__What is expected__
Count how many lines of the listing below contain the string "foliage", treating uppercase and lowercase as different, and give only that number.

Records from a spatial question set

========

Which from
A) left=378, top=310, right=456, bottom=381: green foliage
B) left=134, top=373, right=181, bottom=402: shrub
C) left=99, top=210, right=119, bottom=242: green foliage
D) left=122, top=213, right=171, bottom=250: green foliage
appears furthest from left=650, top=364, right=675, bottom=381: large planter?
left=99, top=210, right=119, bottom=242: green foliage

========

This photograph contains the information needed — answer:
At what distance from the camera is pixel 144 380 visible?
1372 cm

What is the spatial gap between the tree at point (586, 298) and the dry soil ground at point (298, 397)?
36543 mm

========

__Response to this task__
4